トマ・ピケティ『21世紀の資本』山形浩生 守岡桜 森本正史 訳 みすず書房 500頁
権利の平等を絶対的な原理として認めることは大切なことだとは思います。
しかし、権利の平等を絶対的な原理として振りかざしたところで誰も相手にしないでしょう。
実際のところ、権利は平等ではありません。権利を行使できる人と権利を行使したくてもできない人とがいます。よって、権利は平等とはいえないでしょう。
簡単に言うと、財力がある人にとっては、権利は行使しやすく、実際、行使しています。また、権利を行使する術を知っています。

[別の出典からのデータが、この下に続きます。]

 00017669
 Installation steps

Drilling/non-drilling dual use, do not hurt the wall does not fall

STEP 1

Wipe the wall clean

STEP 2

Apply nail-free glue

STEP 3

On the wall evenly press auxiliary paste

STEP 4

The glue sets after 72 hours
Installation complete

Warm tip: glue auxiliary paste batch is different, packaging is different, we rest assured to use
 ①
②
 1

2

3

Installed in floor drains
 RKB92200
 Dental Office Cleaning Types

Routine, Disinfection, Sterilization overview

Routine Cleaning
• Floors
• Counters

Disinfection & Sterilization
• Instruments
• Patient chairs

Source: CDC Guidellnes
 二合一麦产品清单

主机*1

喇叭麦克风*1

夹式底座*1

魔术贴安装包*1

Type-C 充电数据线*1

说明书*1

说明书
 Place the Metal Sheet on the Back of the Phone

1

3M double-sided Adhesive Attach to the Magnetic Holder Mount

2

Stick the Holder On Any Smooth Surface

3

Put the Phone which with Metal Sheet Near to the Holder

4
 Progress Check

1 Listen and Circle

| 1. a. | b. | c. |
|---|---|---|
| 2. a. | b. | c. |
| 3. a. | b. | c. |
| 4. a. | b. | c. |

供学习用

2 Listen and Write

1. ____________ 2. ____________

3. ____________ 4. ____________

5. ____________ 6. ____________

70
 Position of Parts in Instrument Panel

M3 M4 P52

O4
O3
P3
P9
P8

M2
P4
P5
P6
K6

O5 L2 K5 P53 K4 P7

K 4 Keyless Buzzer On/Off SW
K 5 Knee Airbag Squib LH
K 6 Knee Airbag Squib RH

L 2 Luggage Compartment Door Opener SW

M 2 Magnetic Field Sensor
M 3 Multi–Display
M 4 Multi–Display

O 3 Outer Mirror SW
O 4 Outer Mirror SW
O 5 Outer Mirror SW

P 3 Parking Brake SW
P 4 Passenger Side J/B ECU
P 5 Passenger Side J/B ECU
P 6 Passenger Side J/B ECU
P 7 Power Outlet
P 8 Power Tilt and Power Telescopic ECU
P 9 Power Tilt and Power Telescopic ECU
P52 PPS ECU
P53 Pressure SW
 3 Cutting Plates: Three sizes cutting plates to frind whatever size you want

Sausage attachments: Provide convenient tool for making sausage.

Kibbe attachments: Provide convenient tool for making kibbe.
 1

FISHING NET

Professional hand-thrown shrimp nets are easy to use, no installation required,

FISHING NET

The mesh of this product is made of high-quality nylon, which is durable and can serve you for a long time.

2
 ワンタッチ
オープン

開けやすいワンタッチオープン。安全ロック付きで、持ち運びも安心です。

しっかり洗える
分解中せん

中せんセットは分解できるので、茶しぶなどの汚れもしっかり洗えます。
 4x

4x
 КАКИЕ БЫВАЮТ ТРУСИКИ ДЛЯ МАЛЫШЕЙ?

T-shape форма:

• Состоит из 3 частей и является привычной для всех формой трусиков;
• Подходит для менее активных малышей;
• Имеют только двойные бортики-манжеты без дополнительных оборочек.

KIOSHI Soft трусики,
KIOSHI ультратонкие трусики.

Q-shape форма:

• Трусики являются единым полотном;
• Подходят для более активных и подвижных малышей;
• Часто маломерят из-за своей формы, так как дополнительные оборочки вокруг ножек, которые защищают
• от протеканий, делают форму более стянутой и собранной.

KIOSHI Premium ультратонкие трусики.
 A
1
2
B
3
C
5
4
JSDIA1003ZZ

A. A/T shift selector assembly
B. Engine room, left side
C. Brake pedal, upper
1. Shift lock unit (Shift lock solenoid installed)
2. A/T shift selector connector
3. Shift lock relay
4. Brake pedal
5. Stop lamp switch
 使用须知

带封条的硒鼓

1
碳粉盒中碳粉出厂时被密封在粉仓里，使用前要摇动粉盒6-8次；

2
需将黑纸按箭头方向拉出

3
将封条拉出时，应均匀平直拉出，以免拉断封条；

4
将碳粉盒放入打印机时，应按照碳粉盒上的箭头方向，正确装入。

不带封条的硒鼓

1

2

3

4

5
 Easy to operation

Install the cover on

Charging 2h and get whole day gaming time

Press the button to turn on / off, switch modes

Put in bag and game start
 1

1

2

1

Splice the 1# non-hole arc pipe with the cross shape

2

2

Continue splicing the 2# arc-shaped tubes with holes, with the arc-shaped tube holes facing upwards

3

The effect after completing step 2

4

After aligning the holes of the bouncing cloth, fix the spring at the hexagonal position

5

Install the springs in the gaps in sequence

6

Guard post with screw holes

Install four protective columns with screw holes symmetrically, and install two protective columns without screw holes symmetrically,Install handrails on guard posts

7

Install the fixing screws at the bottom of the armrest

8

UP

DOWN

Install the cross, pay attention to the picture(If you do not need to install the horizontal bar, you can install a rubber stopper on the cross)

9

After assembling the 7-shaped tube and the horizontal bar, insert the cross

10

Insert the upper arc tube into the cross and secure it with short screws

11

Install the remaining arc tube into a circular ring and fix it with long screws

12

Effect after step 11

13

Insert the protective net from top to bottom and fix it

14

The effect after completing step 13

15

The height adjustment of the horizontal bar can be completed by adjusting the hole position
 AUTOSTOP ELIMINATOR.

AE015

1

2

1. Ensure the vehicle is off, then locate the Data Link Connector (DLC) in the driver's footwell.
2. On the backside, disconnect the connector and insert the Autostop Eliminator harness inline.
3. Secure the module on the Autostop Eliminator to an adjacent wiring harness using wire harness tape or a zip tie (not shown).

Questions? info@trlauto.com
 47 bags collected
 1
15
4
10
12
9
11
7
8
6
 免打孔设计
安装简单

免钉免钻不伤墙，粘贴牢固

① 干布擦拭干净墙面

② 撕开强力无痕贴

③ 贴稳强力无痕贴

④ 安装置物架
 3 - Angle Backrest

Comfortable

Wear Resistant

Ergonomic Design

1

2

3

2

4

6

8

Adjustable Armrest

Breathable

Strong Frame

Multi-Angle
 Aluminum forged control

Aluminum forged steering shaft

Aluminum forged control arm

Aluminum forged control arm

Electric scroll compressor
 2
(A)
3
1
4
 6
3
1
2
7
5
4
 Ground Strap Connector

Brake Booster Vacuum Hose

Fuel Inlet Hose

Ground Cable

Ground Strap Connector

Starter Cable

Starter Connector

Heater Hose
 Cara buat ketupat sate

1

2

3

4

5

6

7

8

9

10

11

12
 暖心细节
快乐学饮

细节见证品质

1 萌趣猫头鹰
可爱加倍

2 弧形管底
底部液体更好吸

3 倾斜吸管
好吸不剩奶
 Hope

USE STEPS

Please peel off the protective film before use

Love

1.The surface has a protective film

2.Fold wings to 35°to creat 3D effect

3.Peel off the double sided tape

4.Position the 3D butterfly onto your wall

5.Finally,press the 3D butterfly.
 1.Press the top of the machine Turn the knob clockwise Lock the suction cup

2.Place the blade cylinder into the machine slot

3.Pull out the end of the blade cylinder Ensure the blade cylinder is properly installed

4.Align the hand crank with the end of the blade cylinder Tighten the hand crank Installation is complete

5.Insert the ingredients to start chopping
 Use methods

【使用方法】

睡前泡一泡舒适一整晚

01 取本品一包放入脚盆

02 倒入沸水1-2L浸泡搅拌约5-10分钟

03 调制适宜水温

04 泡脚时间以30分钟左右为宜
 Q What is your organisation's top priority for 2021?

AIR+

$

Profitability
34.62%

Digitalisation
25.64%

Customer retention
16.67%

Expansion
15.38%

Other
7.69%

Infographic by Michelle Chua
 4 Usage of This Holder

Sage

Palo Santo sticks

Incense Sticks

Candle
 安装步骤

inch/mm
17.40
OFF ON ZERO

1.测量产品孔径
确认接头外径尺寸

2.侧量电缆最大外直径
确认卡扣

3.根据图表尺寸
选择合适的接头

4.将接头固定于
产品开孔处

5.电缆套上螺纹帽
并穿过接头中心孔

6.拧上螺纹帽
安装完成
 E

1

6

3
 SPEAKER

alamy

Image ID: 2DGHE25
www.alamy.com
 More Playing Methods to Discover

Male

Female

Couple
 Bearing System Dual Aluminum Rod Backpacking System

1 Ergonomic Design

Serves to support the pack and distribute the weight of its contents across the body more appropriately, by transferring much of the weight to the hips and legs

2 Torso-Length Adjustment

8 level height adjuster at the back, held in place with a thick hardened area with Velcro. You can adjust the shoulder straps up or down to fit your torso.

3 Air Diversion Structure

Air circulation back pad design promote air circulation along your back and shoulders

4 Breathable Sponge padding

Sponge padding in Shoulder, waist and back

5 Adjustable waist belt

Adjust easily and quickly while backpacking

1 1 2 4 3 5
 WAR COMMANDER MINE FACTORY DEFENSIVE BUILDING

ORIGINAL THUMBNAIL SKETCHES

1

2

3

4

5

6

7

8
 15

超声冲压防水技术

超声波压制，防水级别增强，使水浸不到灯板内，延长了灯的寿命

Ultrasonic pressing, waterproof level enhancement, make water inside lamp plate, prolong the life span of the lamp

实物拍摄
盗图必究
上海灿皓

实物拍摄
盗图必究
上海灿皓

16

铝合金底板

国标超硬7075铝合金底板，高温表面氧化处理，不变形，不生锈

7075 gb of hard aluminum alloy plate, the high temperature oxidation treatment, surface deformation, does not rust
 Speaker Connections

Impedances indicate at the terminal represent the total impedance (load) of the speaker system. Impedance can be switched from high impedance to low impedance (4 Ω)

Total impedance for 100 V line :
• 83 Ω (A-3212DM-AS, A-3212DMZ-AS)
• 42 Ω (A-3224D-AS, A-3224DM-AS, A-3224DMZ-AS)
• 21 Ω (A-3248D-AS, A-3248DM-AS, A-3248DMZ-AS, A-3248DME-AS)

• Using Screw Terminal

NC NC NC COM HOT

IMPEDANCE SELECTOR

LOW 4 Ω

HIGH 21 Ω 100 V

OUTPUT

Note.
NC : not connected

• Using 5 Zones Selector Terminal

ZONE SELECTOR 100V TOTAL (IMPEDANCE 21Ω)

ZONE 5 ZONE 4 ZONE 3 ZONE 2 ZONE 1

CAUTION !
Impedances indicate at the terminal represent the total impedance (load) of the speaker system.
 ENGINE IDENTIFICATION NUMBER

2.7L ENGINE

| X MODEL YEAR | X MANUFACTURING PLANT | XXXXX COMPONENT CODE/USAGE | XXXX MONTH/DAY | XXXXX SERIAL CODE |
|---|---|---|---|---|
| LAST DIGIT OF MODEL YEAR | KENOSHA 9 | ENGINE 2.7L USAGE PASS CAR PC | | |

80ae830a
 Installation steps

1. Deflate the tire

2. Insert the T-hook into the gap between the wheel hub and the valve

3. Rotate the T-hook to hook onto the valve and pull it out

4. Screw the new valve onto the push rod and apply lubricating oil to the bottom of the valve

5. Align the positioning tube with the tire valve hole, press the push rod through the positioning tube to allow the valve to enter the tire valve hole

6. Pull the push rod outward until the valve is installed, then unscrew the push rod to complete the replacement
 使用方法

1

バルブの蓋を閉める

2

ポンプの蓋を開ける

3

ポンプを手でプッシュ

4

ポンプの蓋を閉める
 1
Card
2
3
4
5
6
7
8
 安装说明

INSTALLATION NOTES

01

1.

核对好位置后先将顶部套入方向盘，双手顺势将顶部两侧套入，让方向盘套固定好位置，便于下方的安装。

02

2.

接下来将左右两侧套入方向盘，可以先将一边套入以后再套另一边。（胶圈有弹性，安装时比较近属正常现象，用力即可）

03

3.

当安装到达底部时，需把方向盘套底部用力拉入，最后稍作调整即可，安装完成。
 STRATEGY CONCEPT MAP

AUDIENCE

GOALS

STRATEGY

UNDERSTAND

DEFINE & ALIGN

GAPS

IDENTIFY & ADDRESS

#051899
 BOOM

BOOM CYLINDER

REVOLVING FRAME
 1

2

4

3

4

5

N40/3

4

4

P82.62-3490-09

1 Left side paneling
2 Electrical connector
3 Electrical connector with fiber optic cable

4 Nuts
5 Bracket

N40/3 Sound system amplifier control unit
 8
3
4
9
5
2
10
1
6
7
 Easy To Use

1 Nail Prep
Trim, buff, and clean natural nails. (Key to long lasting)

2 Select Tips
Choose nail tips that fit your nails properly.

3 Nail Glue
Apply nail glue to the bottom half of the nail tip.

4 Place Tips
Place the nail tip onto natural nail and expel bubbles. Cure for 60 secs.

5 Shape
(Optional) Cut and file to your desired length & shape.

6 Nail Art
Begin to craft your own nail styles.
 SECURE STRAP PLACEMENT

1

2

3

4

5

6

財力がない人は、権利を行使したくとも、どのように行使すべきかを知りませんし、知ったところで、タダで権利を行使することはできず、それなりのお金がかかります。そのそれなりにお金すらないのが財力のない人ですから、権利は平等という以前に、そもそも財力のない人にとっては権利などないのですね。
権利を行使できる人、つまり、財力がある人が政治体制を作り上げますから、財産権保護に専念するのは当たり前でしょうね。
財力のある人は、建て前では、権利の平等を絶対的な原理として謳ったにしても、本音では、権利が平等なわけがないと思っているわけです。当然でしょうね。
左がかっているのかどうかは分かりませんが、権利の平等を絶対的な原理として叫んでいる人がいますが、よく見るとただの貧乏人であったりします。
まずは、真面目に働けば、と思ってしまいますし、まずは、貯金すれば、と思いますね。
権利、権利と言えば、どうにかなるというその発想が貧困なのですね。よって、生活も貧困というわけです。
現実の世の中をみれば、建て前と本音とがあり、それを上手に使い分けることが大切なのですね。
いつまでも子供じみたものの考え方で生きていくのは危険極まりないことです。厳しくとも現実を見つめ、そのメカニズムを解明していく癖を付けておく必要があるでしょう。